> **What you have to do**:
The entire listing that follows must be repeated exactly, pictures excluded.

> **Material provided**:
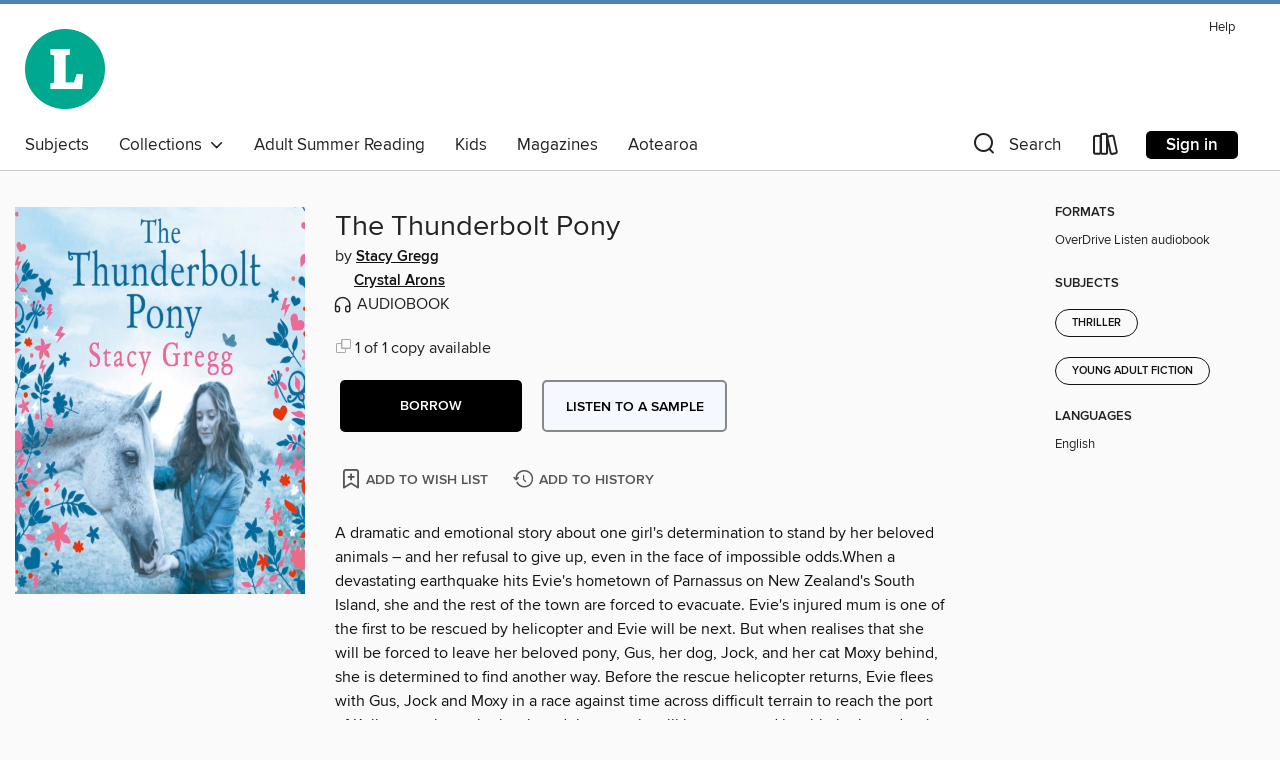

--- FILE ---
content_type: text/css; charset=utf-8
request_url: https://wcl.overdrive.com/assets/v3/css/45b2cd3100fbdebbdb6e3d5fa7e06ec7/colors.css?primary=%231d5b87&primaryR=29&primaryG=91&primaryB=135&primaryFontColor=%23fff&secondary=%234f83af&secondaryR=79&secondaryG=131&secondaryB=175&secondaryFontColor=%23fff&bannerIsSecondaryColor=false&defaultColor=%23222
body_size: 1577
content:
.primary-color{color:#1d5b87!important}.primary-fill{fill:#1d5b87!important}.primary-background{background-color:#1d5b87}.primary-font{color:#fff}.primary-font-highlight-box:before{content:'';position:absolute;display:block;top:0;bottom:0;left:0;right:0;background:#fff;opacity:.08}.primary-font-highlight-box:after{content:'';position:absolute;display:block;top:0;bottom:0;left:0;right:0;border:1px dashed #fff;opacity:.28}.secondary-font-highlight-box:before{content:'';position:absolute;display:block;top:0;bottom:0;left:0;right:0;background:#fff;opacity:.08}.secondary-font-highlight-box:after{content:'';position:absolute;display:block;top:0;bottom:0;left:0;right:0;border:1px dashed #fff;opacity:.28}.Hero .Hero-banner{background:#1d5b87!important}.Campaign{background:#1d5b87!important}.Campaign-title{color:#fff}.Campaign-monochrome-svg{fill:#fff}.Campaign-featuredTitle,.Campaign-featuredTitle:hover{color:#fff}.Campaign-author,.Campaign-author:hover{color:#fff}.Campaign-author:hover,.Campaign-learnMoreLink{color:#fff}.Campaign-description{color:#fff}.kindle-trouble-container .od-format-button{color:#fff!important}.button.place-a-hold.Button-holdButton{border:2px solid}.button.place-a-hold.Button-holdButton:hover{border:2px solid}.AccountPageMenu-tabListItem{border-color:#1d5b87!important}.primary-color-hover:hover{color:#1d5b87!important}.primary-color-focus:focus{color:#1d5b87!important}.secondary-color{color:#4f83af!important}.secondary-fill{fill:#4f83af!important}.secondary-color-hoverable{color:#4f83af}.secondary-color-hoverable:focus,.secondary-color-hoverable:hover{color:#3f688c}.secondary-background{background:#4f83af!important;color:#fff!important}.secondary-color-hover:hover{color:#4f83af!important}.secondary-background-hover:hover{background:#4f83af!important}.secondary-color-focus:focus{color:#4f83af!important}.secondary-border-color{border-color:#4f83af!important}.secondary-underline{color:#4f83af!important;text-decoration:underline}.button.outline[disabled],.button.outline[disabled]:focus,.button.outline[disabled]:hover{color:#666!important;border-color:#666;background:0 0}.spinner{border-bottom:4px solid rgba(255,255,255,.2);border-left:4px solid rgba(255,255,255,.2);border-right:4px solid rgba(255,255,255,.2);border-top:4px solid rgba(255,255,255,.8)}.MergedSite .Header,.nav-container{border-top:4px solid #4f83af;background-color:#fff}.notificationDotContainer{background-color:#fff}.BrowseFormats .BrowseFormats-link.is-active:after,.BrowseFormats .BrowseFormats-link:after{background-color:#1d5b87}.icon-account.expanded{color:#4f83af!important}.top-bar-section li:not(.has-form) a:not(.button):not(.close-advantage-tout){color:#222;background-color:#fff}.top-bar-section .open li:not(.has-form) a:not(.button):not(.close-advantage-tout){color:#222;background-color:#fff}.notification-bell-svg{fill:#222;stroke:#222}.top-bar-section ul li{color:#222;background:0 0}.top-bar-section ul li:hover{background:0 0}.top-bar-section ul .open li:not(.has-form) a:not(.button):not(.close-advantage-tout){color:#222;background-color:#fff}.content.f-dropdown div h2,.content.f-dropdown div li h2{color:#1d5b87}.title-details .loan-button-audiobook .accordion .accordion-navigation a.primary:focus{box-shadow:none;color:#fff}.title-details .loan-button-audiobook .accordion .accordion-navigation a.primary:hover{color:#fff}.top-bar.expanded .toggle-topbar.menu-icon{color:#4f83af}nav.top-bar{background-color:#fff}nav.top-bar li.search-icon i.expanded{color:#4f83af}.top-bar.expanded .toggle-topbar.browse a{color:#4f83af}ul#lending-period-options-mobile.f-dropdown li a:after,ul#lending-period-options-mobile.f-dropdown li a:hover,ul#lending-period-options.f-dropdown li a:after,ul#lending-period-options.f-dropdown li a:hover{color:#4f83af}ul.pagination li.current a:focus,ul.pagination li.current a:hover,ul.pagination li.current button:focus,ul.pagination li.current button:hover{background:#1d5b87}.Toaster-toast:not(.is-burnt),.sample-only-banner{background-color:#4f83af;color:#fff}.sample-only-banner__message h1,.sample-only-banner__message h2,.sample-only-banner__message h3,.sample-only-banner__message h4,.sample-only-banner__message h5,.sample-only-banner__message h6{color:#fff}.accordion-navigation .content a li:hover{color:#4f83af}.library-card-sign-up a:hover{color:#1d5b87}span.selected,span.selected:hover{border-color:#4f83af}.collection-link.primary-color-hover:hover span.selected{border-color:#1d5b87}.Autocompletions .Autocompletions-item.is-active{border-left:solid 2px #4f83af!important}[dir=rtl] .Autocompletions .Autocompletions-item.is-active{border-left:inherit!important;border-right:solid 2px #4f83af!important}.media-container.list-view ul li .title-container .title-contents .title-header-bar.available-title a{color:#fff;background:#4f83af}.Nav-searchIcon--desktop.is-selected{border-bottom:2px solid #4f83af}.Nav-collectionsDropLink.open .Nav-collectionsDropArrow{color:#4f83af!important}.MobileNav-roomLibraryName,.Nav-room-logo--desktop{color:#4f83af!important}.DesktopNavLinks .DesktopNavLinks-link{color:#222}.Nav-accountDropArrow{color:#222}.Nav-collectionsDropArrow{color:#222}.Nav-searchIcon--desktop{color:#222}.Nav-bookshelfIcon--desktop{color:#222}.Nav-advancedSearch{color:#222}.Nav-advancedSearch:hover{color:#222}.Nav-advancedSearch:focus{color:#222}.Nav-advancedSearchCaret{color:#222}.getACardPromoHeader p{color:#222}.MobileNav{background-color:#fff;color:#222}.MobileNav-bookshelfIcon{color:#222}.MobileNav-hamburgerIcon{color:#222}.MobileNav-submitSearch{color:#222}.MobileNav-advancedSearch{color:#000;background-color:#fff}.MobileNav-searchInput{background:0 0!important}.Nav .Nav-searchBar{border-bottom:1px solid #ccc}.MobileNav-roomLogo,.Nav-room-sub-logo--desktop{color:#666}a.Nav-backToMainCollection{color:#222}a.Nav-backToMainCollection:hover{color:#222}.Nav-topRightLink:not(:first-child){border-left:1px solid #cdccd1}[dir=rtl] .Nav-topRightLink:not(:first-child){border-left:inherit;border-right:1px solid #cdccd1}.search-bar input{background:#fff!important}.MobileNav-clearSearchIcon,.Nav-clearSearch{background:#555}p.advantage-tout-text{color:#222}p.advantage-tout-text:hover{color:#222}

> **Solution for this exercise**:
--- FILE ---
content_type: text/css; charset=utf-8
request_url: https://wcl.overdrive.com/assets/v3/css/45b2cd3100fbdebbdb6e3d5fa7e06ec7/colors.css?primary=%231d5b87&primaryR=29&primaryG=91&primaryB=135&primaryFontColor=%23fff&secondary=%234f83af&secondaryR=79&secondaryG=131&secondaryB=175&secondaryFontColor=%23fff&bannerIsSecondaryColor=false&defaultColor=%23222
body_size: 1577
content:
.primary-color{color:#1d5b87!important}.primary-fill{fill:#1d5b87!important}.primary-background{background-color:#1d5b87}.primary-font{color:#fff}.primary-font-highlight-box:before{content:'';position:absolute;display:block;top:0;bottom:0;left:0;right:0;background:#fff;opacity:.08}.primary-font-highlight-box:after{content:'';position:absolute;display:block;top:0;bottom:0;left:0;right:0;border:1px dashed #fff;opacity:.28}.secondary-font-highlight-box:before{content:'';position:absolute;display:block;top:0;bottom:0;left:0;right:0;background:#fff;opacity:.08}.secondary-font-highlight-box:after{content:'';position:absolute;display:block;top:0;bottom:0;left:0;right:0;border:1px dashed #fff;opacity:.28}.Hero .Hero-banner{background:#1d5b87!important}.Campaign{background:#1d5b87!important}.Campaign-title{color:#fff}.Campaign-monochrome-svg{fill:#fff}.Campaign-featuredTitle,.Campaign-featuredTitle:hover{color:#fff}.Campaign-author,.Campaign-author:hover{color:#fff}.Campaign-author:hover,.Campaign-learnMoreLink{color:#fff}.Campaign-description{color:#fff}.kindle-trouble-container .od-format-button{color:#fff!important}.button.place-a-hold.Button-holdButton{border:2px solid}.button.place-a-hold.Button-holdButton:hover{border:2px solid}.AccountPageMenu-tabListItem{border-color:#1d5b87!important}.primary-color-hover:hover{color:#1d5b87!important}.primary-color-focus:focus{color:#1d5b87!important}.secondary-color{color:#4f83af!important}.secondary-fill{fill:#4f83af!important}.secondary-color-hoverable{color:#4f83af}.secondary-color-hoverable:focus,.secondary-color-hoverable:hover{color:#3f688c}.secondary-background{background:#4f83af!important;color:#fff!important}.secondary-color-hover:hover{color:#4f83af!important}.secondary-background-hover:hover{background:#4f83af!important}.secondary-color-focus:focus{color:#4f83af!important}.secondary-border-color{border-color:#4f83af!important}.secondary-underline{color:#4f83af!important;text-decoration:underline}.button.outline[disabled],.button.outline[disabled]:focus,.button.outline[disabled]:hover{color:#666!important;border-color:#666;background:0 0}.spinner{border-bottom:4px solid rgba(255,255,255,.2);border-left:4px solid rgba(255,255,255,.2);border-right:4px solid rgba(255,255,255,.2);border-top:4px solid rgba(255,255,255,.8)}.MergedSite .Header,.nav-container{border-top:4px solid #4f83af;background-color:#fff}.notificationDotContainer{background-color:#fff}.BrowseFormats .BrowseFormats-link.is-active:after,.BrowseFormats .BrowseFormats-link:after{background-color:#1d5b87}.icon-account.expanded{color:#4f83af!important}.top-bar-section li:not(.has-form) a:not(.button):not(.close-advantage-tout){color:#222;background-color:#fff}.top-bar-section .open li:not(.has-form) a:not(.button):not(.close-advantage-tout){color:#222;background-color:#fff}.notification-bell-svg{fill:#222;stroke:#222}.top-bar-section ul li{color:#222;background:0 0}.top-bar-section ul li:hover{background:0 0}.top-bar-section ul .open li:not(.has-form) a:not(.button):not(.close-advantage-tout){color:#222;background-color:#fff}.content.f-dropdown div h2,.content.f-dropdown div li h2{color:#1d5b87}.title-details .loan-button-audiobook .accordion .accordion-navigation a.primary:focus{box-shadow:none;color:#fff}.title-details .loan-button-audiobook .accordion .accordion-navigation a.primary:hover{color:#fff}.top-bar.expanded .toggle-topbar.menu-icon{color:#4f83af}nav.top-bar{background-color:#fff}nav.top-bar li.search-icon i.expanded{color:#4f83af}.top-bar.expanded .toggle-topbar.browse a{color:#4f83af}ul#lending-period-options-mobile.f-dropdown li a:after,ul#lending-period-options-mobile.f-dropdown li a:hover,ul#lending-period-options.f-dropdown li a:after,ul#lending-period-options.f-dropdown li a:hover{color:#4f83af}ul.pagination li.current a:focus,ul.pagination li.current a:hover,ul.pagination li.current button:focus,ul.pagination li.current button:hover{background:#1d5b87}.Toaster-toast:not(.is-burnt),.sample-only-banner{background-color:#4f83af;color:#fff}.sample-only-banner__message h1,.sample-only-banner__message h2,.sample-only-banner__message h3,.sample-only-banner__message h4,.sample-only-banner__message h5,.sample-only-banner__message h6{color:#fff}.accordion-navigation .content a li:hover{color:#4f83af}.library-card-sign-up a:hover{color:#1d5b87}span.selected,span.selected:hover{border-color:#4f83af}.collection-link.primary-color-hover:hover span.selected{border-color:#1d5b87}.Autocompletions .Autocompletions-item.is-active{border-left:solid 2px #4f83af!important}[dir=rtl] .Autocompletions .Autocompletions-item.is-active{border-left:inherit!important;border-right:solid 2px #4f83af!important}.media-container.list-view ul li .title-container .title-contents .title-header-bar.available-title a{color:#fff;background:#4f83af}.Nav-searchIcon--desktop.is-selected{border-bottom:2px solid #4f83af}.Nav-collectionsDropLink.open .Nav-collectionsDropArrow{color:#4f83af!important}.MobileNav-roomLibraryName,.Nav-room-logo--desktop{color:#4f83af!important}.DesktopNavLinks .DesktopNavLinks-link{color:#222}.Nav-accountDropArrow{color:#222}.Nav-collectionsDropArrow{color:#222}.Nav-searchIcon--desktop{color:#222}.Nav-bookshelfIcon--desktop{color:#222}.Nav-advancedSearch{color:#222}.Nav-advancedSearch:hover{color:#222}.Nav-advancedSearch:focus{color:#222}.Nav-advancedSearchCaret{color:#222}.getACardPromoHeader p{color:#222}.MobileNav{background-color:#fff;color:#222}.MobileNav-bookshelfIcon{color:#222}.MobileNav-hamburgerIcon{color:#222}.MobileNav-submitSearch{color:#222}.MobileNav-advancedSearch{color:#000;background-color:#fff}.MobileNav-searchInput{background:0 0!important}.Nav .Nav-searchBar{border-bottom:1px solid #ccc}.MobileNav-roomLogo,.Nav-room-sub-logo--desktop{color:#666}a.Nav-backToMainCollection{color:#222}a.Nav-backToMainCollection:hover{color:#222}.Nav-topRightLink:not(:first-child){border-left:1px solid #cdccd1}[dir=rtl] .Nav-topRightLink:not(:first-child){border-left:inherit;border-right:1px solid #cdccd1}.search-bar input{background:#fff!important}.MobileNav-clearSearchIcon,.Nav-clearSearch{background:#555}p.advantage-tout-text{color:#222}p.advantage-tout-text:hover{color:#222}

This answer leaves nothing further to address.